» **Okuma parçası**:
中国国际广播电台
Çin’in son feodal hanedanı
olan Qing hanedanında (M.S
1616-M.S 1911) kurulan yapılar,
Ming hanedanına özgü mimari
gelenekleri sürdürmesinin
yanı sıra yeni aşamalar
kaydetmiş, yeni buluşlar
olmuş, ince işçiliğe ve görkemliliğe
önem verilmiştir.
Qing hanedanının başkenti
Beijing, esas olarak Ming
hanedanı’nın eski görünümünü
korumuş, yüksek ve çok görkemli
20 kapıya sahip olmuştur. Bu
kapılardan en ihtişamlısı
Beijing kentinin iç kesiminde
bulunan Zhengyang Kapı’sıdır.
Ming hanedanının sarayını
kullanmaya devam eden Qing
hanedanının imparatorları,
büyük bahçecilik
mimarilerine imza atmışlardır.
Bu mimari örnekleri de Qing
hanedanının yapılarının
özü olarak kabul edilmiştir.

» **Veri satırları**:
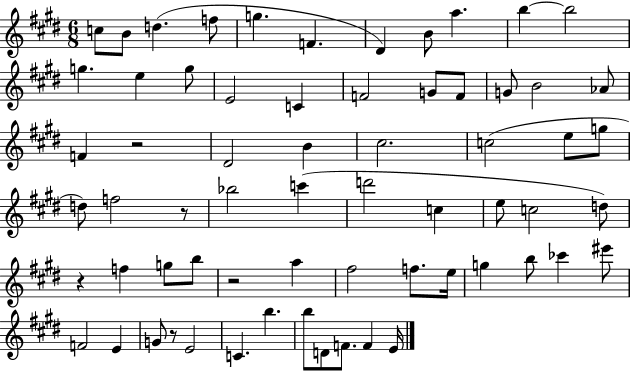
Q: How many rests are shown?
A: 5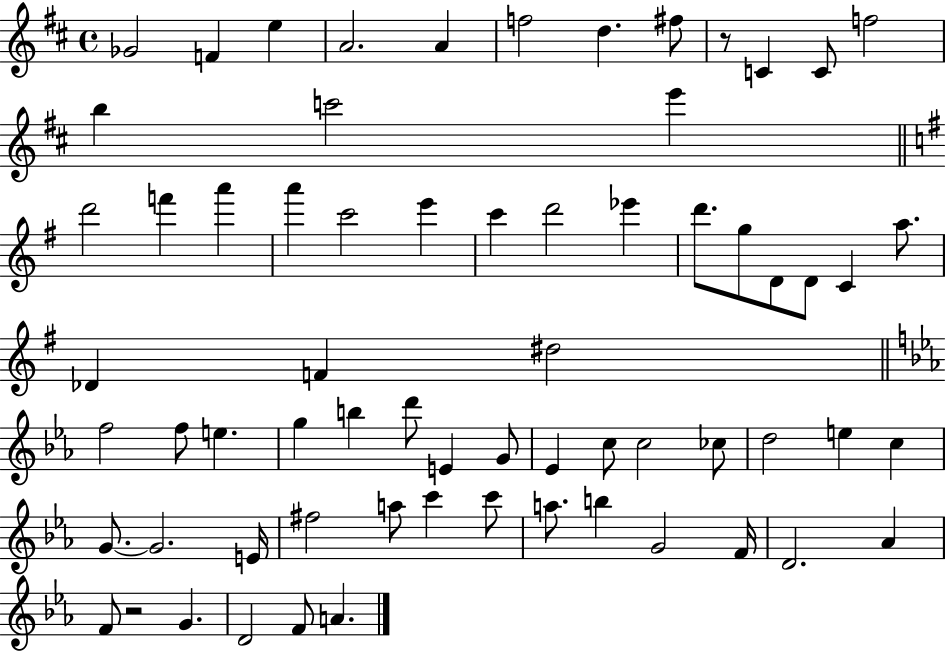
{
  \clef treble
  \time 4/4
  \defaultTimeSignature
  \key d \major
  ges'2 f'4 e''4 | a'2. a'4 | f''2 d''4. fis''8 | r8 c'4 c'8 f''2 | \break b''4 c'''2 e'''4 | \bar "||" \break \key e \minor d'''2 f'''4 a'''4 | a'''4 c'''2 e'''4 | c'''4 d'''2 ees'''4 | d'''8. g''8 d'8 d'8 c'4 a''8. | \break des'4 f'4 dis''2 | \bar "||" \break \key ees \major f''2 f''8 e''4. | g''4 b''4 d'''8 e'4 g'8 | ees'4 c''8 c''2 ces''8 | d''2 e''4 c''4 | \break g'8.~~ g'2. e'16 | fis''2 a''8 c'''4 c'''8 | a''8. b''4 g'2 f'16 | d'2. aes'4 | \break f'8 r2 g'4. | d'2 f'8 a'4. | \bar "|."
}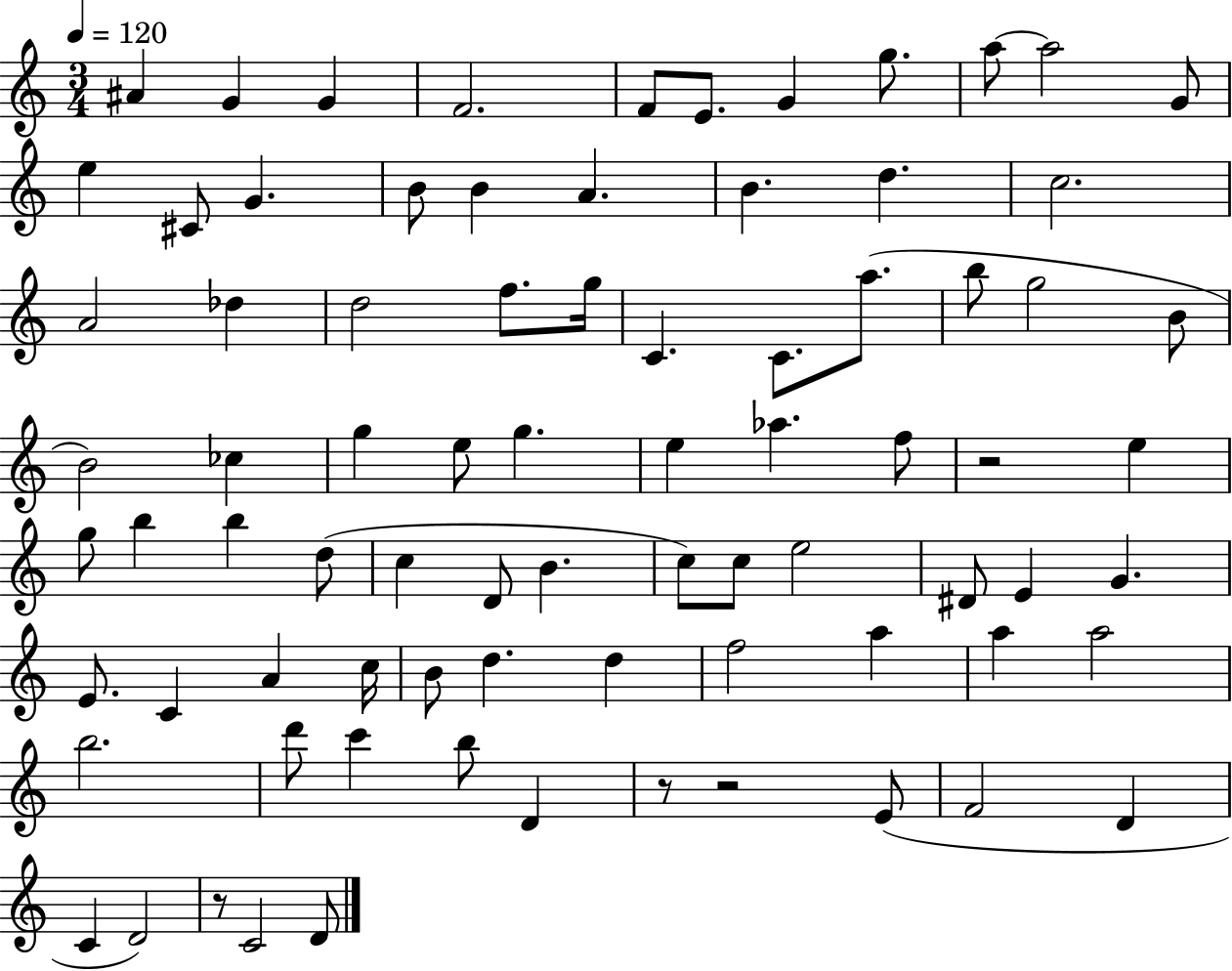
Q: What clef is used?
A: treble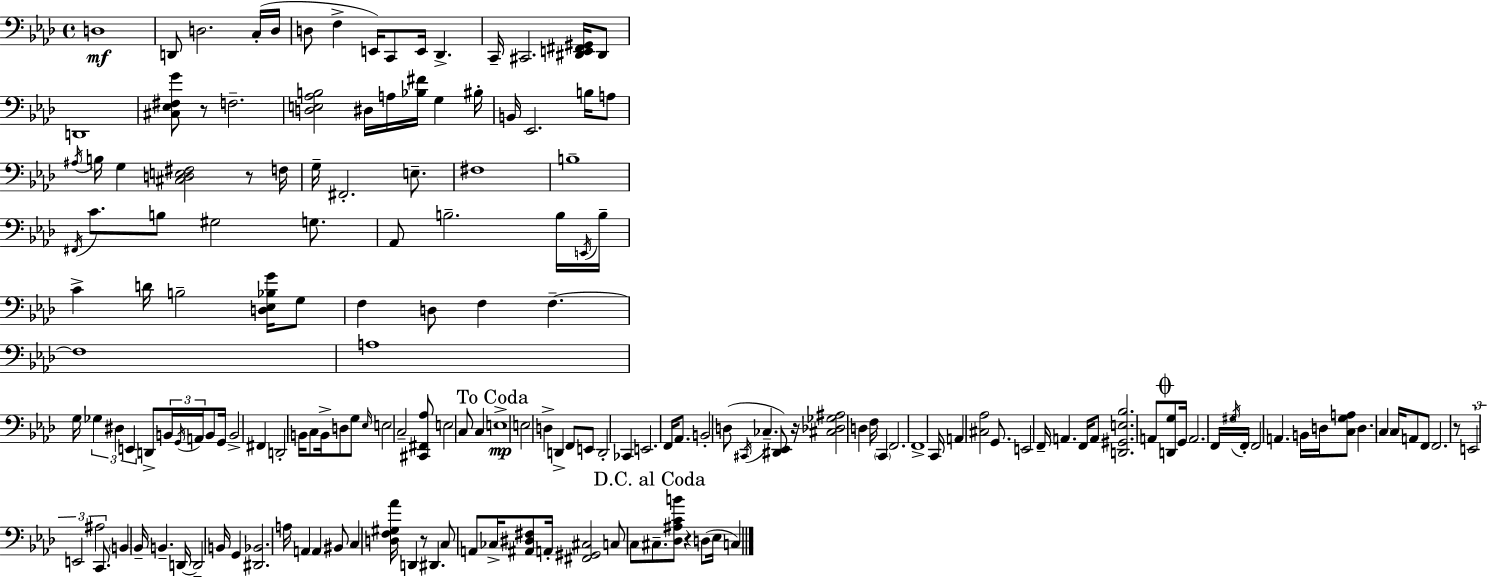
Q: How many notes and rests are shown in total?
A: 173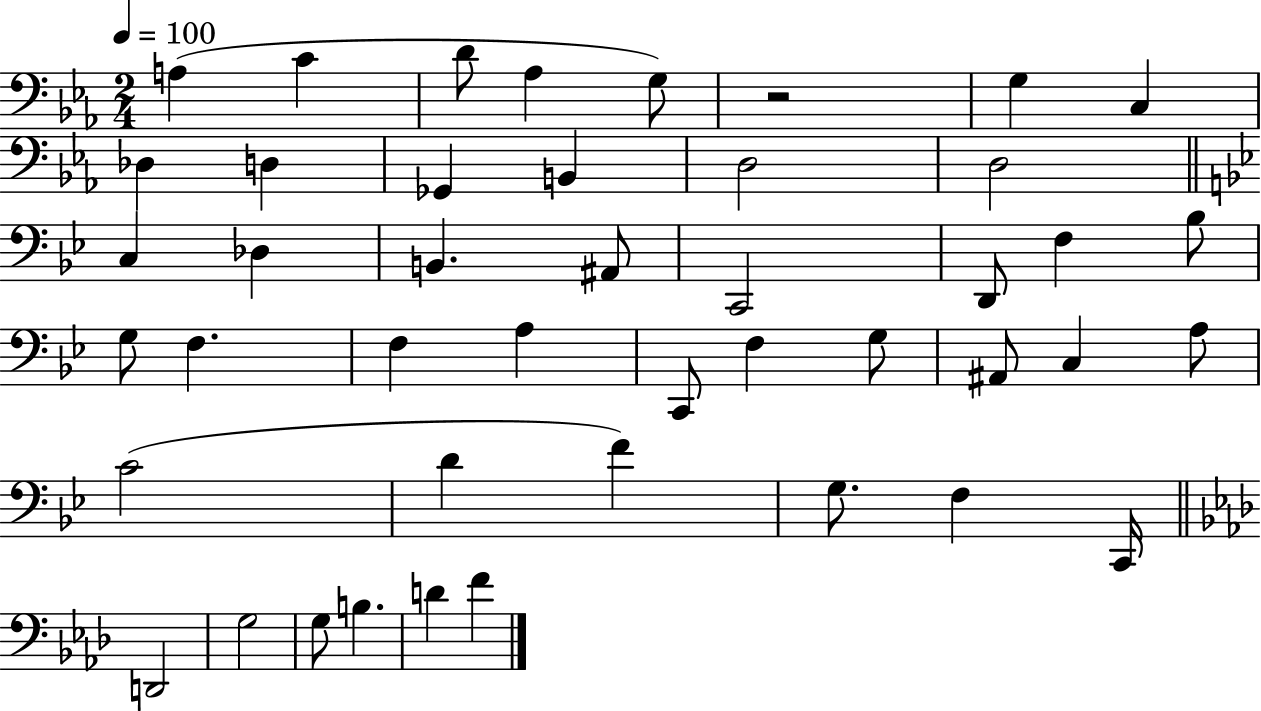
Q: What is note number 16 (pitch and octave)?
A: B2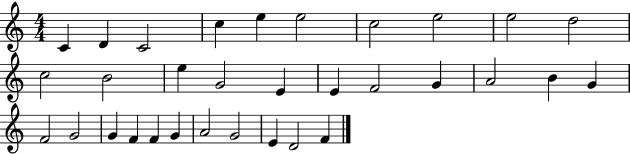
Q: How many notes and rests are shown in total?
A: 32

» **Görevler ve alıştırmalar**:
1: Qing hanedanı mimarisi üzerine olan metnin "Qing hanedanının başkenti" sözleriyle başlayıp "mimarilerine imza atmışlardır." sözleriyle biten kısmını, "ihtişamlısı" yerine "görkemlisi" koyarak düzenleyip yeniden yazın.
2: Qing hanedanı mimarisini anlatan metni son cümlesinden sonra devam ettirin.

» **Görevlerin cevapları**:
1:
Qing hanedanının başkenti
Beijing, esas olarak Ming
hanedanı’nın eski görünümünü
korumuş, yüksek ve çok görkemli
20 kapıya sahip olmuştur. Bu
kapılardan en görkemlisi
Beijing kentinin iç kesiminde
bulunan Zhengyang Kapı’sıdır.
Ming hanedanının sarayını
kullanmaya devam eden Qing
hanedanının imparatorları,
büyük bahçecilik
mimarilerine imza atmışlardır.

2:
Görkemli ve son derece güzel
görünen Yuanmingyuan Parkı
ve Yazlık Saray, bu bahçecilik
mimarilerini temsil edebilen
yapıların başında gelmiştir.
Qing hanedanında inşa edilen
yapı gruplarında grup oluşumu
ve dekor tasarımı artık
olgunlaşmış bir hale gelmiştir.
Özellikle bahçecilik
mimarisinin tasarımı, coğrafya
veya açık havadan mükemmel
bir şekilde yararlanılmasıyla
son derece yüksek bir düzeye
ulaşmıştır.
Bu dönemdeki mimari
tekniklerin başlıça
ilerleme göstergesi, ithal
camların kullanılması, taş
ve tuğla yapılarda gelişmeler
kaydedilmesidir. Bu dönemde
halk da değişik değişik
konutlar da yapmış, serbest
mimari tarzında kurulan
konutlara da sık sık
rastlanmıştır.
Özgün mimari özelliklere
sahip olan Tibet Budizm yapıları
bu dönemde yaygınlaşmıştır.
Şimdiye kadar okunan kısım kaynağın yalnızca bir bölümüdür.